Note: Unfortunately, there are some unresolved errors in the output of the odds ratios of the last four predictor variables in the table. However, the correct odds ratios can be easily calculated by exponentiating the corresponding regression coefficients. Thus, the correct odds ratio for Technical_supportYes is \(e^{-0.5988289...}\) \(\approx\) 0.5494547, and 1.7531681, 0.3577671, & 2.328307 for Streaming_VideosYes, grp.Monthly>60, & Phone_serviceYes, respectively.

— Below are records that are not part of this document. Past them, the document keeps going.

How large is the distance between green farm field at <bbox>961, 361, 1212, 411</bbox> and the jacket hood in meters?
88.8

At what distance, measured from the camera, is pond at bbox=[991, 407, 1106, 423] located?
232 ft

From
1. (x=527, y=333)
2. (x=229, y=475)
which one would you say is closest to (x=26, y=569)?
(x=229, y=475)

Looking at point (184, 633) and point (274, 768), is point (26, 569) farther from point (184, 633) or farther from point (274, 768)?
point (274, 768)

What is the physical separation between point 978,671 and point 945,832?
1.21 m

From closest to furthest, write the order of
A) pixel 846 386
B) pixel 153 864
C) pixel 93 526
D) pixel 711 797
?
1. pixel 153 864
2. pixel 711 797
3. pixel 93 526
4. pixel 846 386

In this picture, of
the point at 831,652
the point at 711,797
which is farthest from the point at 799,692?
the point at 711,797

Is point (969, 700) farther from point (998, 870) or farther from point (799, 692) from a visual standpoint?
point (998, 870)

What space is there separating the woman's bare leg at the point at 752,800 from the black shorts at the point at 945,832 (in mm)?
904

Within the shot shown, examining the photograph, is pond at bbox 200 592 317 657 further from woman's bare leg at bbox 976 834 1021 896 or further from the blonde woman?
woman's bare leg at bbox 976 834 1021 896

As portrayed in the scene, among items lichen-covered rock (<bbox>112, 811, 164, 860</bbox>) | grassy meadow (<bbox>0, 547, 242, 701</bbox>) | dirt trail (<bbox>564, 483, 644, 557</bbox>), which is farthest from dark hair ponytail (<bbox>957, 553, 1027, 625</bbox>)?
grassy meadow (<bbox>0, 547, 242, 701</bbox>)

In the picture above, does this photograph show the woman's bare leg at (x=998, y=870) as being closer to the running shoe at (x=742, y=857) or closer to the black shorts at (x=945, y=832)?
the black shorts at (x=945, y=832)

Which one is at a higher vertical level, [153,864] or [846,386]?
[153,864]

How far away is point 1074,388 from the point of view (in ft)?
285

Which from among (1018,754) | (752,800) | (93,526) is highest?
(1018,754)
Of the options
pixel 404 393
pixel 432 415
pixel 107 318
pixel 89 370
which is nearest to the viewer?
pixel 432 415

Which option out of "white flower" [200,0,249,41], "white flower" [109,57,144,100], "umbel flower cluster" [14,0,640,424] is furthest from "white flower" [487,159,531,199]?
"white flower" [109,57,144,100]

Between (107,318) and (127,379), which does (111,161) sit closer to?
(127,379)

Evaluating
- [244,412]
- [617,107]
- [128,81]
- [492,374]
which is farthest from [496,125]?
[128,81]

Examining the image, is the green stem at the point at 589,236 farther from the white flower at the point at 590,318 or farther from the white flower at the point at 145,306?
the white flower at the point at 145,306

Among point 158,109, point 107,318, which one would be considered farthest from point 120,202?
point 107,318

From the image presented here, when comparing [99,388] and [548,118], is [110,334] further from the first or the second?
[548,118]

The interpretation of the regression coefficients and odds ratios can provide some valuable insight into how these different factors might influence the likelihood of a customer ending their business with a telecommunications company. For example, as noted earlier, the model suggests that the odds of customer churn are somewhat higher for a customer with cable internet than a customer with a DSL connection. This may signal an increased level of frustration experienced by customers due to issues with their cable internet connection, and consequently a need for the company to investigate these potential issues. This notion applies to the company’s video streaming and phone services as well, considering the model’s suggestion that the odds of churn are higher for customers who have these services as opposed to those who don’t. However, consultation with an expert in the business might offer some alternative explanations for these phenomena.